Meter’s early six-minute color short, Portraits (1972), also an 8mm film transferred to 16mm, paired with an audio recording, shows her witty, subversive side. Meter calls the very idea of portraiture into question. It is full of double exposures and split screens, and its images flash so quickly they are nearly subliminal. At times they verge on abstraction, with only flashes of color. The individual windows freeze and blink in a syncopated rhythm, and an almost geometric logic emanates from the whole. And since the segments of the split screen evoke painting frames, Meter inevitably refers us back to art history. Her treatment of the photographic portrait is quasi-Cubist, an affinity intensified by the use of two projectors to play the film, which adds depth by overlapping the footage.
Meter’s feminist bend comes across in her juxtaposition of images of British filmmaker Sally Potter and Dutch costume designer Pim van Isveldt with those of their male counterparts, Mattijn Seip, a member of the Dutch Film Co-Op, and British video artist Mike Dunford. The resulting composite looks androgynous; we cannot tell if we are seeing a man or a woman. At the same time, we can’t help but note the importance of a woman filmmaker like Meter turning the camera’s eye inside out with the help of the more affordable Super 8 camera.

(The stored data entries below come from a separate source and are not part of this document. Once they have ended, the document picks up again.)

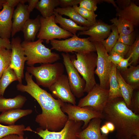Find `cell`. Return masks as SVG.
Wrapping results in <instances>:
<instances>
[{
    "instance_id": "obj_44",
    "label": "cell",
    "mask_w": 139,
    "mask_h": 139,
    "mask_svg": "<svg viewBox=\"0 0 139 139\" xmlns=\"http://www.w3.org/2000/svg\"><path fill=\"white\" fill-rule=\"evenodd\" d=\"M39 1V0H27L28 2V8L29 12H32L35 8L36 4Z\"/></svg>"
},
{
    "instance_id": "obj_29",
    "label": "cell",
    "mask_w": 139,
    "mask_h": 139,
    "mask_svg": "<svg viewBox=\"0 0 139 139\" xmlns=\"http://www.w3.org/2000/svg\"><path fill=\"white\" fill-rule=\"evenodd\" d=\"M32 131L30 127L26 128L23 124L5 126L0 124V139L12 134L24 136V131Z\"/></svg>"
},
{
    "instance_id": "obj_34",
    "label": "cell",
    "mask_w": 139,
    "mask_h": 139,
    "mask_svg": "<svg viewBox=\"0 0 139 139\" xmlns=\"http://www.w3.org/2000/svg\"><path fill=\"white\" fill-rule=\"evenodd\" d=\"M132 56L130 62L131 65L136 66L138 61L139 58V38L137 36L133 44L130 46L129 50L127 54V57L131 54Z\"/></svg>"
},
{
    "instance_id": "obj_12",
    "label": "cell",
    "mask_w": 139,
    "mask_h": 139,
    "mask_svg": "<svg viewBox=\"0 0 139 139\" xmlns=\"http://www.w3.org/2000/svg\"><path fill=\"white\" fill-rule=\"evenodd\" d=\"M61 55L71 91L75 97L80 98L84 95L85 82L72 63L70 55L68 53H64Z\"/></svg>"
},
{
    "instance_id": "obj_50",
    "label": "cell",
    "mask_w": 139,
    "mask_h": 139,
    "mask_svg": "<svg viewBox=\"0 0 139 139\" xmlns=\"http://www.w3.org/2000/svg\"><path fill=\"white\" fill-rule=\"evenodd\" d=\"M127 139H139V137L136 136H133Z\"/></svg>"
},
{
    "instance_id": "obj_24",
    "label": "cell",
    "mask_w": 139,
    "mask_h": 139,
    "mask_svg": "<svg viewBox=\"0 0 139 139\" xmlns=\"http://www.w3.org/2000/svg\"><path fill=\"white\" fill-rule=\"evenodd\" d=\"M27 100L26 97L19 95L13 98H6L0 97V112H2L10 110L20 109Z\"/></svg>"
},
{
    "instance_id": "obj_35",
    "label": "cell",
    "mask_w": 139,
    "mask_h": 139,
    "mask_svg": "<svg viewBox=\"0 0 139 139\" xmlns=\"http://www.w3.org/2000/svg\"><path fill=\"white\" fill-rule=\"evenodd\" d=\"M73 7L80 15L85 19L94 23L97 22L96 18L97 15L94 12L80 7L77 5Z\"/></svg>"
},
{
    "instance_id": "obj_23",
    "label": "cell",
    "mask_w": 139,
    "mask_h": 139,
    "mask_svg": "<svg viewBox=\"0 0 139 139\" xmlns=\"http://www.w3.org/2000/svg\"><path fill=\"white\" fill-rule=\"evenodd\" d=\"M55 21L59 24L60 27L73 34H76L78 31H82L88 30L90 27L79 25L70 19L63 17L55 11Z\"/></svg>"
},
{
    "instance_id": "obj_31",
    "label": "cell",
    "mask_w": 139,
    "mask_h": 139,
    "mask_svg": "<svg viewBox=\"0 0 139 139\" xmlns=\"http://www.w3.org/2000/svg\"><path fill=\"white\" fill-rule=\"evenodd\" d=\"M110 21L116 27L119 35H124L131 33L134 30V26L124 19L119 17L113 18Z\"/></svg>"
},
{
    "instance_id": "obj_11",
    "label": "cell",
    "mask_w": 139,
    "mask_h": 139,
    "mask_svg": "<svg viewBox=\"0 0 139 139\" xmlns=\"http://www.w3.org/2000/svg\"><path fill=\"white\" fill-rule=\"evenodd\" d=\"M61 109L64 112L67 114L68 120L76 121H83L84 123L82 127V130L87 126L92 119L99 118L103 119V118L102 114L86 108L63 102Z\"/></svg>"
},
{
    "instance_id": "obj_18",
    "label": "cell",
    "mask_w": 139,
    "mask_h": 139,
    "mask_svg": "<svg viewBox=\"0 0 139 139\" xmlns=\"http://www.w3.org/2000/svg\"><path fill=\"white\" fill-rule=\"evenodd\" d=\"M3 8L0 11V37L9 39L11 36L12 18L14 8L10 7L6 3Z\"/></svg>"
},
{
    "instance_id": "obj_36",
    "label": "cell",
    "mask_w": 139,
    "mask_h": 139,
    "mask_svg": "<svg viewBox=\"0 0 139 139\" xmlns=\"http://www.w3.org/2000/svg\"><path fill=\"white\" fill-rule=\"evenodd\" d=\"M130 47V46L125 45L117 41L110 54L116 53L124 58L125 56L127 54Z\"/></svg>"
},
{
    "instance_id": "obj_10",
    "label": "cell",
    "mask_w": 139,
    "mask_h": 139,
    "mask_svg": "<svg viewBox=\"0 0 139 139\" xmlns=\"http://www.w3.org/2000/svg\"><path fill=\"white\" fill-rule=\"evenodd\" d=\"M82 121H76L68 120L63 128L57 132L37 128L35 132L43 139H80L77 134L82 130Z\"/></svg>"
},
{
    "instance_id": "obj_30",
    "label": "cell",
    "mask_w": 139,
    "mask_h": 139,
    "mask_svg": "<svg viewBox=\"0 0 139 139\" xmlns=\"http://www.w3.org/2000/svg\"><path fill=\"white\" fill-rule=\"evenodd\" d=\"M15 81H18L17 75L14 70L9 66L4 71L0 79V97L3 96L7 88Z\"/></svg>"
},
{
    "instance_id": "obj_40",
    "label": "cell",
    "mask_w": 139,
    "mask_h": 139,
    "mask_svg": "<svg viewBox=\"0 0 139 139\" xmlns=\"http://www.w3.org/2000/svg\"><path fill=\"white\" fill-rule=\"evenodd\" d=\"M132 54H131L126 58H123L117 66V69L119 71H123L130 66L131 63L129 61L131 59Z\"/></svg>"
},
{
    "instance_id": "obj_19",
    "label": "cell",
    "mask_w": 139,
    "mask_h": 139,
    "mask_svg": "<svg viewBox=\"0 0 139 139\" xmlns=\"http://www.w3.org/2000/svg\"><path fill=\"white\" fill-rule=\"evenodd\" d=\"M101 119H92L87 126L77 134L80 139H109L107 135L101 134L100 127Z\"/></svg>"
},
{
    "instance_id": "obj_27",
    "label": "cell",
    "mask_w": 139,
    "mask_h": 139,
    "mask_svg": "<svg viewBox=\"0 0 139 139\" xmlns=\"http://www.w3.org/2000/svg\"><path fill=\"white\" fill-rule=\"evenodd\" d=\"M59 6L58 0H40L35 8L44 18L50 17L54 14L55 8Z\"/></svg>"
},
{
    "instance_id": "obj_16",
    "label": "cell",
    "mask_w": 139,
    "mask_h": 139,
    "mask_svg": "<svg viewBox=\"0 0 139 139\" xmlns=\"http://www.w3.org/2000/svg\"><path fill=\"white\" fill-rule=\"evenodd\" d=\"M112 25H109L102 22L97 21L88 30L80 31L77 35L78 36H89V40L93 42H101L107 38L111 33Z\"/></svg>"
},
{
    "instance_id": "obj_6",
    "label": "cell",
    "mask_w": 139,
    "mask_h": 139,
    "mask_svg": "<svg viewBox=\"0 0 139 139\" xmlns=\"http://www.w3.org/2000/svg\"><path fill=\"white\" fill-rule=\"evenodd\" d=\"M89 39V37L80 38L74 34L71 37L65 40L52 39L50 41L51 46L50 49L66 53H83L96 51L95 45L90 41Z\"/></svg>"
},
{
    "instance_id": "obj_32",
    "label": "cell",
    "mask_w": 139,
    "mask_h": 139,
    "mask_svg": "<svg viewBox=\"0 0 139 139\" xmlns=\"http://www.w3.org/2000/svg\"><path fill=\"white\" fill-rule=\"evenodd\" d=\"M111 30L112 32L107 38L101 41L108 53H109L117 42L119 37L117 28L114 24H112Z\"/></svg>"
},
{
    "instance_id": "obj_42",
    "label": "cell",
    "mask_w": 139,
    "mask_h": 139,
    "mask_svg": "<svg viewBox=\"0 0 139 139\" xmlns=\"http://www.w3.org/2000/svg\"><path fill=\"white\" fill-rule=\"evenodd\" d=\"M108 58L111 63L117 66L121 60L124 58L117 54L112 53L109 55Z\"/></svg>"
},
{
    "instance_id": "obj_49",
    "label": "cell",
    "mask_w": 139,
    "mask_h": 139,
    "mask_svg": "<svg viewBox=\"0 0 139 139\" xmlns=\"http://www.w3.org/2000/svg\"><path fill=\"white\" fill-rule=\"evenodd\" d=\"M6 2V0H0V10L3 7V5Z\"/></svg>"
},
{
    "instance_id": "obj_3",
    "label": "cell",
    "mask_w": 139,
    "mask_h": 139,
    "mask_svg": "<svg viewBox=\"0 0 139 139\" xmlns=\"http://www.w3.org/2000/svg\"><path fill=\"white\" fill-rule=\"evenodd\" d=\"M95 52L70 55L73 65L85 82L84 92L88 93L97 84L94 76L97 55Z\"/></svg>"
},
{
    "instance_id": "obj_4",
    "label": "cell",
    "mask_w": 139,
    "mask_h": 139,
    "mask_svg": "<svg viewBox=\"0 0 139 139\" xmlns=\"http://www.w3.org/2000/svg\"><path fill=\"white\" fill-rule=\"evenodd\" d=\"M44 40L38 39L33 42L24 41L21 42L24 54L27 58L26 63L29 66L37 63H52L60 59L59 55L51 52L42 42Z\"/></svg>"
},
{
    "instance_id": "obj_15",
    "label": "cell",
    "mask_w": 139,
    "mask_h": 139,
    "mask_svg": "<svg viewBox=\"0 0 139 139\" xmlns=\"http://www.w3.org/2000/svg\"><path fill=\"white\" fill-rule=\"evenodd\" d=\"M122 4H118L121 7L117 6L116 15L125 19L134 26L139 24V7L130 0L118 1Z\"/></svg>"
},
{
    "instance_id": "obj_46",
    "label": "cell",
    "mask_w": 139,
    "mask_h": 139,
    "mask_svg": "<svg viewBox=\"0 0 139 139\" xmlns=\"http://www.w3.org/2000/svg\"><path fill=\"white\" fill-rule=\"evenodd\" d=\"M22 0H6V3L10 7L14 8Z\"/></svg>"
},
{
    "instance_id": "obj_20",
    "label": "cell",
    "mask_w": 139,
    "mask_h": 139,
    "mask_svg": "<svg viewBox=\"0 0 139 139\" xmlns=\"http://www.w3.org/2000/svg\"><path fill=\"white\" fill-rule=\"evenodd\" d=\"M40 17L38 15L35 19L29 18L25 22L21 30L23 33L24 41H34L41 27Z\"/></svg>"
},
{
    "instance_id": "obj_8",
    "label": "cell",
    "mask_w": 139,
    "mask_h": 139,
    "mask_svg": "<svg viewBox=\"0 0 139 139\" xmlns=\"http://www.w3.org/2000/svg\"><path fill=\"white\" fill-rule=\"evenodd\" d=\"M55 15L46 18L40 17L41 27L37 34L38 39L45 40L48 44L50 40L58 39H66L73 34L58 26L55 21Z\"/></svg>"
},
{
    "instance_id": "obj_47",
    "label": "cell",
    "mask_w": 139,
    "mask_h": 139,
    "mask_svg": "<svg viewBox=\"0 0 139 139\" xmlns=\"http://www.w3.org/2000/svg\"><path fill=\"white\" fill-rule=\"evenodd\" d=\"M105 124L109 132H112L115 130V127L114 124L110 121H106Z\"/></svg>"
},
{
    "instance_id": "obj_38",
    "label": "cell",
    "mask_w": 139,
    "mask_h": 139,
    "mask_svg": "<svg viewBox=\"0 0 139 139\" xmlns=\"http://www.w3.org/2000/svg\"><path fill=\"white\" fill-rule=\"evenodd\" d=\"M135 34L134 31L128 34L119 35L117 41L125 45L131 46L135 41Z\"/></svg>"
},
{
    "instance_id": "obj_45",
    "label": "cell",
    "mask_w": 139,
    "mask_h": 139,
    "mask_svg": "<svg viewBox=\"0 0 139 139\" xmlns=\"http://www.w3.org/2000/svg\"><path fill=\"white\" fill-rule=\"evenodd\" d=\"M0 139H28L27 137H24L15 134H12L7 135Z\"/></svg>"
},
{
    "instance_id": "obj_22",
    "label": "cell",
    "mask_w": 139,
    "mask_h": 139,
    "mask_svg": "<svg viewBox=\"0 0 139 139\" xmlns=\"http://www.w3.org/2000/svg\"><path fill=\"white\" fill-rule=\"evenodd\" d=\"M54 11L62 16L64 15L68 16L70 19L80 26L90 27L95 23L84 18L73 7L64 8L57 7L55 9Z\"/></svg>"
},
{
    "instance_id": "obj_9",
    "label": "cell",
    "mask_w": 139,
    "mask_h": 139,
    "mask_svg": "<svg viewBox=\"0 0 139 139\" xmlns=\"http://www.w3.org/2000/svg\"><path fill=\"white\" fill-rule=\"evenodd\" d=\"M93 43L95 45L97 55L95 74L99 78L100 86L104 89L109 90V77L112 63L108 59L109 55L101 42Z\"/></svg>"
},
{
    "instance_id": "obj_48",
    "label": "cell",
    "mask_w": 139,
    "mask_h": 139,
    "mask_svg": "<svg viewBox=\"0 0 139 139\" xmlns=\"http://www.w3.org/2000/svg\"><path fill=\"white\" fill-rule=\"evenodd\" d=\"M100 130L102 134L105 135H108L109 133L108 129L105 124L100 127Z\"/></svg>"
},
{
    "instance_id": "obj_17",
    "label": "cell",
    "mask_w": 139,
    "mask_h": 139,
    "mask_svg": "<svg viewBox=\"0 0 139 139\" xmlns=\"http://www.w3.org/2000/svg\"><path fill=\"white\" fill-rule=\"evenodd\" d=\"M27 2V0H22L14 10L12 16V37H13L17 32L21 31L25 22L29 18L30 13L28 5L25 4Z\"/></svg>"
},
{
    "instance_id": "obj_28",
    "label": "cell",
    "mask_w": 139,
    "mask_h": 139,
    "mask_svg": "<svg viewBox=\"0 0 139 139\" xmlns=\"http://www.w3.org/2000/svg\"><path fill=\"white\" fill-rule=\"evenodd\" d=\"M117 77L122 97L127 107L130 109L134 90L131 86L125 81L120 74L119 71L117 70Z\"/></svg>"
},
{
    "instance_id": "obj_5",
    "label": "cell",
    "mask_w": 139,
    "mask_h": 139,
    "mask_svg": "<svg viewBox=\"0 0 139 139\" xmlns=\"http://www.w3.org/2000/svg\"><path fill=\"white\" fill-rule=\"evenodd\" d=\"M27 71L35 77L39 86L48 88L64 72V66L59 62L42 64L39 66H27Z\"/></svg>"
},
{
    "instance_id": "obj_39",
    "label": "cell",
    "mask_w": 139,
    "mask_h": 139,
    "mask_svg": "<svg viewBox=\"0 0 139 139\" xmlns=\"http://www.w3.org/2000/svg\"><path fill=\"white\" fill-rule=\"evenodd\" d=\"M134 113L139 114V91L133 92L130 109Z\"/></svg>"
},
{
    "instance_id": "obj_33",
    "label": "cell",
    "mask_w": 139,
    "mask_h": 139,
    "mask_svg": "<svg viewBox=\"0 0 139 139\" xmlns=\"http://www.w3.org/2000/svg\"><path fill=\"white\" fill-rule=\"evenodd\" d=\"M11 49H0V79L4 71L10 65Z\"/></svg>"
},
{
    "instance_id": "obj_7",
    "label": "cell",
    "mask_w": 139,
    "mask_h": 139,
    "mask_svg": "<svg viewBox=\"0 0 139 139\" xmlns=\"http://www.w3.org/2000/svg\"><path fill=\"white\" fill-rule=\"evenodd\" d=\"M109 90L96 84L87 94L79 100L77 106L102 114L108 101Z\"/></svg>"
},
{
    "instance_id": "obj_43",
    "label": "cell",
    "mask_w": 139,
    "mask_h": 139,
    "mask_svg": "<svg viewBox=\"0 0 139 139\" xmlns=\"http://www.w3.org/2000/svg\"><path fill=\"white\" fill-rule=\"evenodd\" d=\"M1 48L11 49V42L9 39L2 38L0 37V49Z\"/></svg>"
},
{
    "instance_id": "obj_21",
    "label": "cell",
    "mask_w": 139,
    "mask_h": 139,
    "mask_svg": "<svg viewBox=\"0 0 139 139\" xmlns=\"http://www.w3.org/2000/svg\"><path fill=\"white\" fill-rule=\"evenodd\" d=\"M32 112V110L31 109L23 110L17 109L2 112L0 115V123L9 125H14L18 120L31 114Z\"/></svg>"
},
{
    "instance_id": "obj_25",
    "label": "cell",
    "mask_w": 139,
    "mask_h": 139,
    "mask_svg": "<svg viewBox=\"0 0 139 139\" xmlns=\"http://www.w3.org/2000/svg\"><path fill=\"white\" fill-rule=\"evenodd\" d=\"M125 81L131 86L134 90L139 87V65H131L127 69L119 71Z\"/></svg>"
},
{
    "instance_id": "obj_26",
    "label": "cell",
    "mask_w": 139,
    "mask_h": 139,
    "mask_svg": "<svg viewBox=\"0 0 139 139\" xmlns=\"http://www.w3.org/2000/svg\"><path fill=\"white\" fill-rule=\"evenodd\" d=\"M117 66L112 63L111 69L109 77L108 101L118 98L122 97L117 78Z\"/></svg>"
},
{
    "instance_id": "obj_51",
    "label": "cell",
    "mask_w": 139,
    "mask_h": 139,
    "mask_svg": "<svg viewBox=\"0 0 139 139\" xmlns=\"http://www.w3.org/2000/svg\"></svg>"
},
{
    "instance_id": "obj_1",
    "label": "cell",
    "mask_w": 139,
    "mask_h": 139,
    "mask_svg": "<svg viewBox=\"0 0 139 139\" xmlns=\"http://www.w3.org/2000/svg\"><path fill=\"white\" fill-rule=\"evenodd\" d=\"M27 85L19 83L17 90L26 92L34 99L42 109L41 114L37 115L35 121L43 129L51 131H60L68 120V117L62 110V101L56 99L51 94L41 88L32 79V75L27 72L25 74Z\"/></svg>"
},
{
    "instance_id": "obj_13",
    "label": "cell",
    "mask_w": 139,
    "mask_h": 139,
    "mask_svg": "<svg viewBox=\"0 0 139 139\" xmlns=\"http://www.w3.org/2000/svg\"><path fill=\"white\" fill-rule=\"evenodd\" d=\"M21 42V39L18 36L12 38L11 42L12 53L9 65L14 71L19 83L20 84L22 83L24 64L27 60Z\"/></svg>"
},
{
    "instance_id": "obj_14",
    "label": "cell",
    "mask_w": 139,
    "mask_h": 139,
    "mask_svg": "<svg viewBox=\"0 0 139 139\" xmlns=\"http://www.w3.org/2000/svg\"><path fill=\"white\" fill-rule=\"evenodd\" d=\"M48 89L54 98L64 102L76 105V99L71 91L67 75H61Z\"/></svg>"
},
{
    "instance_id": "obj_37",
    "label": "cell",
    "mask_w": 139,
    "mask_h": 139,
    "mask_svg": "<svg viewBox=\"0 0 139 139\" xmlns=\"http://www.w3.org/2000/svg\"><path fill=\"white\" fill-rule=\"evenodd\" d=\"M103 1L99 0H81L79 4V6L94 12L97 8V4Z\"/></svg>"
},
{
    "instance_id": "obj_2",
    "label": "cell",
    "mask_w": 139,
    "mask_h": 139,
    "mask_svg": "<svg viewBox=\"0 0 139 139\" xmlns=\"http://www.w3.org/2000/svg\"><path fill=\"white\" fill-rule=\"evenodd\" d=\"M102 114L103 119L114 124L117 139L139 137V115L127 107L122 97L108 101Z\"/></svg>"
},
{
    "instance_id": "obj_41",
    "label": "cell",
    "mask_w": 139,
    "mask_h": 139,
    "mask_svg": "<svg viewBox=\"0 0 139 139\" xmlns=\"http://www.w3.org/2000/svg\"><path fill=\"white\" fill-rule=\"evenodd\" d=\"M81 0H58L59 6L64 8L73 7L79 4Z\"/></svg>"
}]
</instances>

Meter chose for the soundtrack Steve Reich’s Four Organs, composed of a single chord that repeats throughout the entire piece. The New York Times music critic, Harold C. Schonberg, famously compared Reich’s minimalism to “red-hot needles inserted under our fingernails.” Yet paired with Meter’s images, this iconic work has a soaring energy. The amalgamated portrait burns into our minds through urgent, nagging repetition: not just a physical image, but a psychic one.